Robotics at the University of Pennsylvania from Birth to Maturity: A Review of 30 Years of Research

Dr. Ruzena Bajcsy
Emeritus Prof. of CIS at University of Pennsylvania & NEC Distinguished Emeritus Prof. of EECS at UC Berkeley
Salazar Hall 2009A
4:00 PM
- 4:50 PM
Abstract: In this talk, I will reexamine the evolution of robotics research at the University of Pennsylvania, covering the successes and struggles of PhD students, postdoctoral researchers, and faculty between 1972 and 2000. In 1972, I came to Penn’s newly formed Department of Computer and Information Science from Stanford University's Artificial Intelligence Laboratory full of energy, enthusiasm, and the goal of establishing a similar lab at Penn. This talk demonstrates the creativity and ingenuity of young professionals at the General Robotics, Automation, Sensing, and Perception (GRASP) Laboratory. We collaborated with psychologists and engineers to build a community of roboticists. Our curiosity led us to build new vision and tactile systems and to investigate cooperative ground and air robotics systems. We used computational models supported and verified by experiments. Today, I am proud to say that almost all the students who cycled through the GRASP Lab are successful in academia or industry.

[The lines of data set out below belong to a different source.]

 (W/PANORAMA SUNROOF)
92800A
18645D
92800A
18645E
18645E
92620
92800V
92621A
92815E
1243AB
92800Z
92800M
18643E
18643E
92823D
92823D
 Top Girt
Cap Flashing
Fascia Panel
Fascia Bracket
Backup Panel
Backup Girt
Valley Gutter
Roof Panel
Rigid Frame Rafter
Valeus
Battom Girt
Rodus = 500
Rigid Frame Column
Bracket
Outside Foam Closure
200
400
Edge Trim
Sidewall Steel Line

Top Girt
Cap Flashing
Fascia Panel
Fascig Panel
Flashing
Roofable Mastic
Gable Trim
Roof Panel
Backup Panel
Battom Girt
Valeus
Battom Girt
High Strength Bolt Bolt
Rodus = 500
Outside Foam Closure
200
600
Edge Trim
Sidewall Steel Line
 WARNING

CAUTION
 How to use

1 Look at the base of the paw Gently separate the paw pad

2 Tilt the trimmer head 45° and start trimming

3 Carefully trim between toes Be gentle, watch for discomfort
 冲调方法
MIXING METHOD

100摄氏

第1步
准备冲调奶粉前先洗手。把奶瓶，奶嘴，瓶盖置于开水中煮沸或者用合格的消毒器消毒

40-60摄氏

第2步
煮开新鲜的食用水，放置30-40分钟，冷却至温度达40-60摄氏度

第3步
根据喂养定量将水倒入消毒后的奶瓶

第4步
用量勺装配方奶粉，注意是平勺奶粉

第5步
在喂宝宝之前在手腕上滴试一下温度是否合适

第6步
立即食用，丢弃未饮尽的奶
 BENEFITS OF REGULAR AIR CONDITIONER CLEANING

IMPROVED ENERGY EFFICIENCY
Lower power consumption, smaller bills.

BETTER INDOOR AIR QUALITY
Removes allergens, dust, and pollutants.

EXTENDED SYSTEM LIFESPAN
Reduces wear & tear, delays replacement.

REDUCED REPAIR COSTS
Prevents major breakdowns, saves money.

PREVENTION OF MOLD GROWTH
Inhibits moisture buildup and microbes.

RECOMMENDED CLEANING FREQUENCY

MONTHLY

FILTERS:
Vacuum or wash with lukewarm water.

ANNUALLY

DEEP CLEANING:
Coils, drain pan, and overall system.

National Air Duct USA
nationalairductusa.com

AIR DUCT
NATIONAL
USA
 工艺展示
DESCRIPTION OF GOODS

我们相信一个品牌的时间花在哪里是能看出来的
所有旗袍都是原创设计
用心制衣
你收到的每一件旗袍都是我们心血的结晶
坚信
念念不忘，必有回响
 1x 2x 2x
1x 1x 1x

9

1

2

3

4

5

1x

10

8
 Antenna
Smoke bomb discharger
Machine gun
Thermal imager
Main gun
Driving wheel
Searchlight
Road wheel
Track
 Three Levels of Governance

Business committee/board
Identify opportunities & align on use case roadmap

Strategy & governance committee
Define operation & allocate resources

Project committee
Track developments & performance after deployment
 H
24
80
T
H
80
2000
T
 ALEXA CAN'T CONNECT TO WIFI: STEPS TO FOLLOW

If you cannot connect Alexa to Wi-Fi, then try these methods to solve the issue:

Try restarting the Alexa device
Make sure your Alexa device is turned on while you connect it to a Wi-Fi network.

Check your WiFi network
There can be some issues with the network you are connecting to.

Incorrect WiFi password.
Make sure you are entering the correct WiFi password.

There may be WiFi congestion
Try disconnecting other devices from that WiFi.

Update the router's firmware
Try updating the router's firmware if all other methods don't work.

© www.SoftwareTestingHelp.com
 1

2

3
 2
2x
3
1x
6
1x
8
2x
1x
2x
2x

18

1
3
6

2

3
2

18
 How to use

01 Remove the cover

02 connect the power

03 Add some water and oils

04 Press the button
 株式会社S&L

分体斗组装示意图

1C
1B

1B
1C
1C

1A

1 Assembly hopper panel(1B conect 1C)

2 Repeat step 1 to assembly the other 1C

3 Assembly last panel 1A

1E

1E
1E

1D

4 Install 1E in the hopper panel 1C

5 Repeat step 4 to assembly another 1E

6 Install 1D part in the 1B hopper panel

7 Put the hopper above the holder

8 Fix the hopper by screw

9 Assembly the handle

Bio: Ruzena Bajcsy received her Master’s (1957) and Ph.D. (1967) degrees in electrical engineering from Slovak Technical University, and her Ph.D. in computer science from Stanford University in 1972. She is a Professor Emeritus of Computer and Information Science (CIS) at the University of Pennsylvania (Penn) and Professor Emeritus of Electrical Engineering and Computer Sciences and NEC chair holder at the University of California, Berkeley (Berkeley), and Director Emeritus of the Center for Information Technology Research in the Interest of Science (CITRIS). In 1979, she founded Penn’s General Robotics, Automation, Sensing & Perception (GRASP) Laboratory. In 1999, she was appointed to the Computer and Information Science and Engineering Directorate at the National Science Foundation. In 2001, she joined the faculty at Berkeley. Dr. Bajcsy is a member of the National Academies of Engineering and Science Institute of Medicine, the American Academy of Arts and Sciences (2008), and a Fellow of the Association for Computing Machinery (ACM), IEEE, and the American Association for Artificial Intelligence. She is the recipient of the ACM/Association for the Advancement of Artificial Intelligence Allen Newell Award (2001), the Benjamin Franklin Medal for Computer and Cognitive Sciences (2009), the IEEE Robotics and Automation Award (2013), the NAE Simon Ramo Founders Award (2016), and the Berkeley Citation (2023). In 2021, Dr. Bajcsy returned to the University of Pennsylvania.